One of the hardest parts of Papaw’s funeral last year was seeing Harvey cry, seeing him mourn his last living brother and best friend. We stopped by his house later, and he was so much like Papaw still, watching his daytime soaps turned up loud, inviting us to stay a while – even his voice was like Papaw’s voice! – that I knew as long as he lived, a part of Papaw would still be here.
But even then Harvey was sick. His once-manicured piece of land was overgrown, so that we couldn’t even see the pond anymore; he had been too weak from the cancer to care for it for a long time. Everyone knew it was a matter of time.
These past few weeks he has been on hospice care, and my mom has been doing that thing she does, telling me every time she sees me, “They say Uncle Harvey doesn’t have long left.” Preparing me, preparing herself.
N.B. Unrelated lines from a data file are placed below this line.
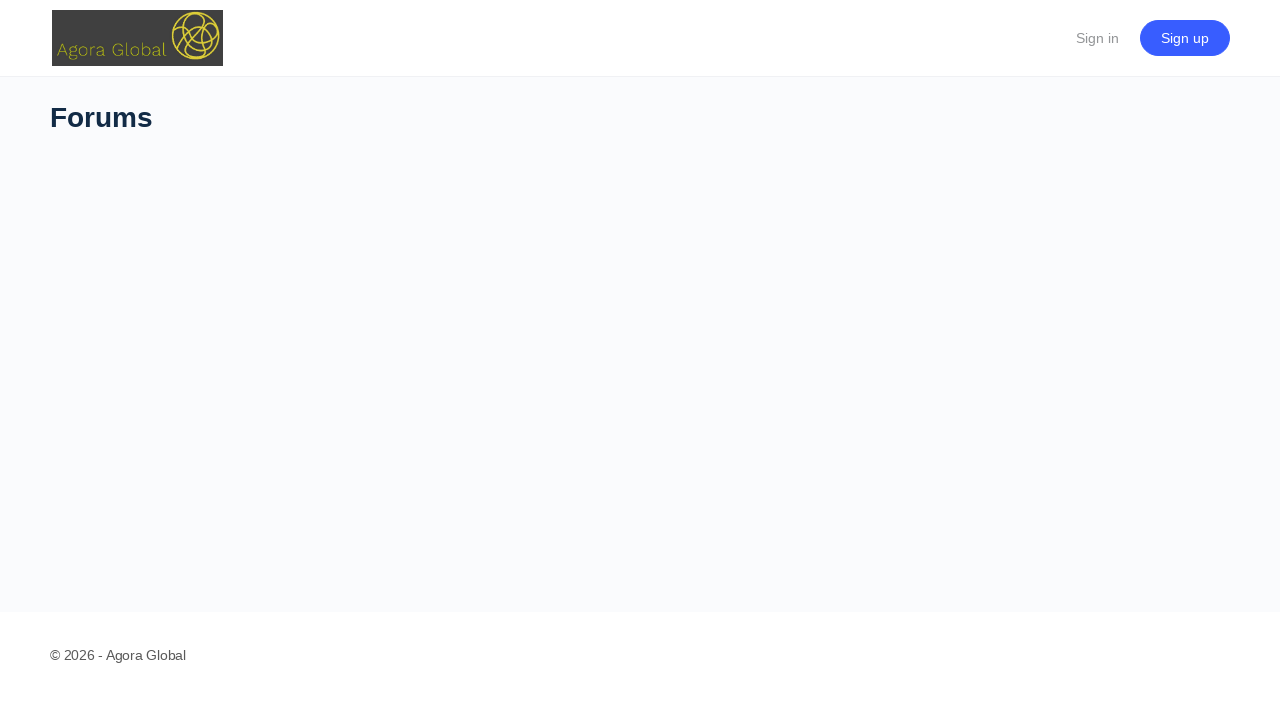

--- FILE ---
content_type: application/javascript; charset=utf-8
request_url: https://elearning.agoraglobal.org/wp-content/themes/buddyboss-theme/assets/js/vendors/menu.js?ver=2.9.00
body_size: 815
content:
( function ( $ ) {
    $.fn.BossSocialMenu = function ( reduceWidth ) {
        $( this ).each( function () {
            //alignMenu( this );
            var elem = this,
                $elem = $( this );

            window.addEventListener( 'resize', run_alignMenu );
            window.addEventListener( 'load', run_alignMenu );

            function run_alignMenu() {
                $elem.find( 'li.bb_more_dropdown__title' ).remove();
This morning, I told D if we ever have a boy, we should name him Harvey. An hour later, Mom called to tell us he had died.
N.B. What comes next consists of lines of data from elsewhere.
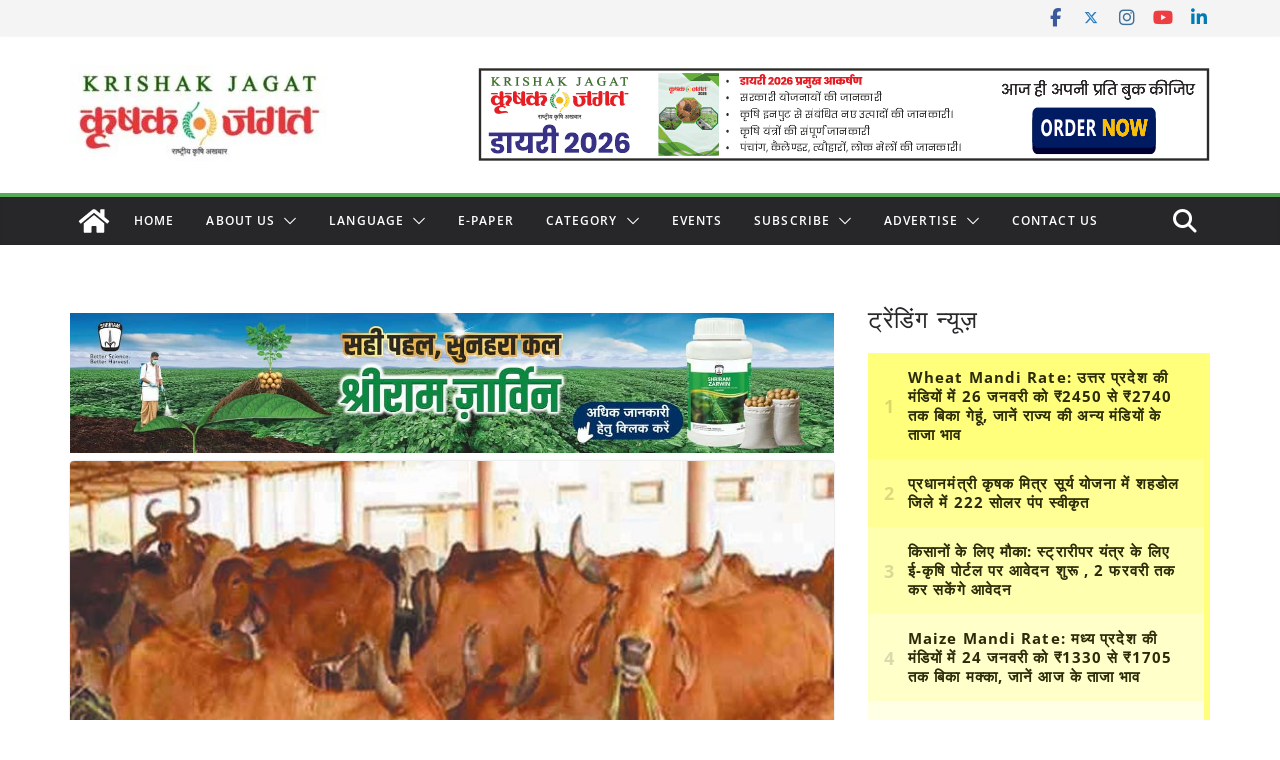

--- FILE ---
content_type: text/html; charset=utf-8
request_url: https://www.google.com/recaptcha/api2/aframe
body_size: 104
content:
<!DOCTYPE HTML><html><head><meta http-equiv="content-type" content="text/html; charset=UTF-8"></head><body><script nonce="uQk0eAg8cwZ8bOuyJhjKfw">/** Anti-fraud and anti-abuse applications only. See google.com/recaptcha */ try{var clients={'sodar':'https://pagead2.googlesyndication.com/pagead/sodar?'};window.addEventListener("message",function(a){try{if(a.source===window.parent){var b=JSON.parse(a.data);var c=clients[b['id']];if(c){var d=document.createElement('img');d.src=c+b['params']+'&rc='+(localStorage.getItem("rc::a")?sessionStorage.getItem("rc::b"):"");window.document.body.appendChild(d);sessionStorage.setItem("rc::e",parseInt(sessionStorage.getItem("rc::e")||0)+1);localStorage.setItem("rc::h",'1769416212881');}}}catch(b){}});window.parent.postMessage("_grecaptcha_ready", "*");}catch(b){}</script></body></html>

--- FILE ---
content_type: application/javascript; charset=utf-8
request_url: https://fundingchoicesmessages.google.com/f/AGSKWxWtTGvGp9BAfrI0dWqtVV0pSFu2fhFcr9k7iYOwW0kh_c7quAEk--x1YegbKEicZvB2A7HW-lBJ-W9hUzPwKQVX7fvhSUfpegGyl0DEStszn4-QHhoQRur8j1HskvyM7RV011R56_5p4PY4berHMFW72_ajeWxhgyxeQQUMw1igttdSABjY8ige3eLi/_/flyad./ad_left_/admin/ad_.com/adv3//skybannerview.
body_size: -1290
content:
window['052da137-9a97-4878-a907-ca7c71aa8f8a'] = true;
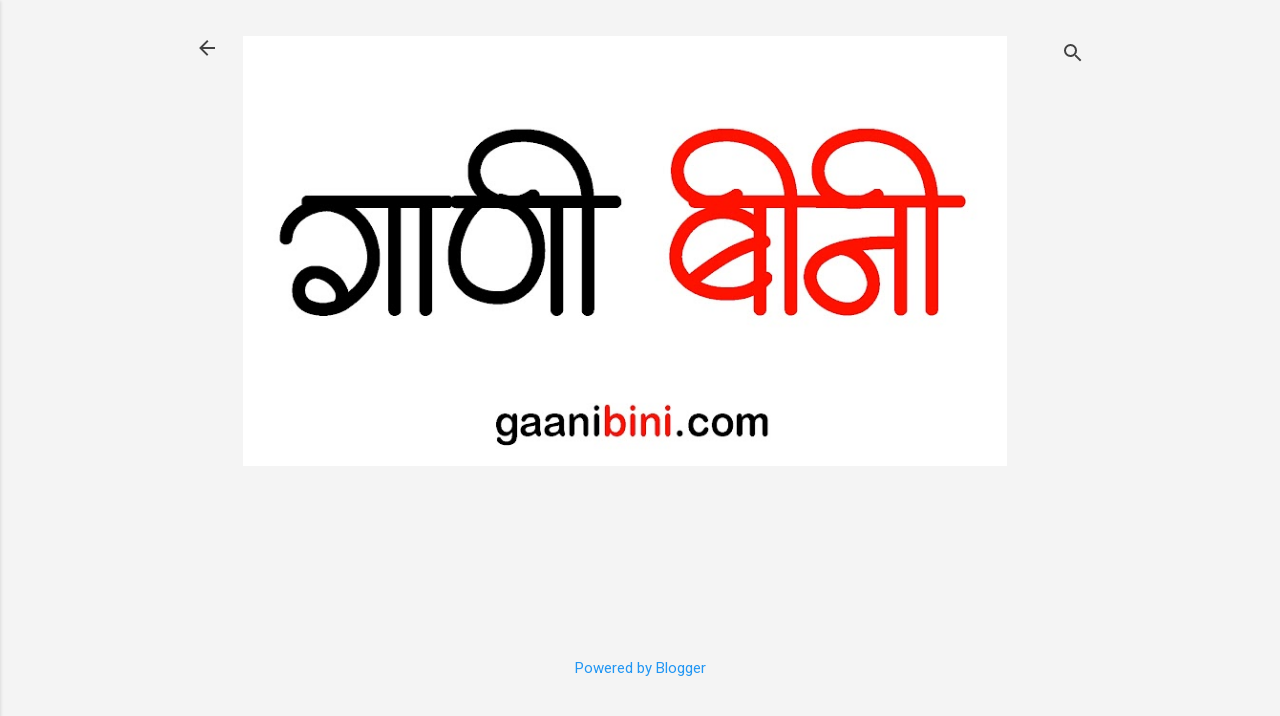

--- FILE ---
content_type: text/html; charset=utf-8
request_url: https://www.google.com/recaptcha/api2/aframe
body_size: 266
content:
<!DOCTYPE HTML><html><head><meta http-equiv="content-type" content="text/html; charset=UTF-8"></head><body><script nonce="KdpPYll41DbatH28wCHYBA">/** Anti-fraud and anti-abuse applications only. See google.com/recaptcha */ try{var clients={'sodar':'https://pagead2.googlesyndication.com/pagead/sodar?'};window.addEventListener("message",function(a){try{if(a.source===window.parent){var b=JSON.parse(a.data);var c=clients[b['id']];if(c){var d=document.createElement('img');d.src=c+b['params']+'&rc='+(localStorage.getItem("rc::a")?sessionStorage.getItem("rc::b"):"");window.document.body.appendChild(d);sessionStorage.setItem("rc::e",parseInt(sessionStorage.getItem("rc::e")||0)+1);localStorage.setItem("rc::h",'1768411819266');}}}catch(b){}});window.parent.postMessage("_grecaptcha_ready", "*");}catch(b){}</script></body></html>

--- FILE ---
content_type: text/plain
request_url: https://www.google-analytics.com/j/collect?v=1&_v=j102&a=1574312065&t=pageview&_s=1&dl=https%3A%2F%2Fwww.ganibini.com%2F2021%2F04%2Fmarathi-lyrics-jeevanacha-sohala.html&ul=en-us%40posix&dt=%E0%A4%9C%E0%A5%80%E0%A4%B5%E0%A4%A8%E0%A4%BE%E0%A4%9A%E0%A4%BE%20%E0%A4%B8%E0%A5%8B%E0%A4%B9%E0%A4%B3%E0%A4%BE%20Marathi%20Lyrics%20%7C%20Jeevanacha%20Sohala%20Marathi%20Lyrics%20%7C%20AB%20Aani%20CD%20Movie%202020&sr=1280x720&vp=1280x720&_u=IEBAAEABAAAAACAAI~&jid=524190068&gjid=506188473&cid=1844958257.1768411817&tid=UA-96992409-1&_gid=1895277481.1768411817&_r=1&_slc=1&z=1740996068
body_size: -450
content:
2,cG-9YSMCYNBJV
It took a little while for the news to sink in. Mom told D on the phone, and he told me, and at first Mom’s careful preparation worked. I wasn’t surprised. He was 91 years old. He had been very sick.
But it’s one of those things where the more I think about it, the more it hurts. Harvey was Papaw’s closest brother, one of the few remaining from their generation, and one of the last remnants of my sweet childhood days, those precious summer weeks we would spend with Papaw and his brother, always outside in the grass and water and dirt.
Harvey’s death is the true end of an era, the closing of a door, the lock on the gate to the Secret Garden. Now, the only ones left to recall those lost sunlit times are my sister and me. But we will recall them – and him – always.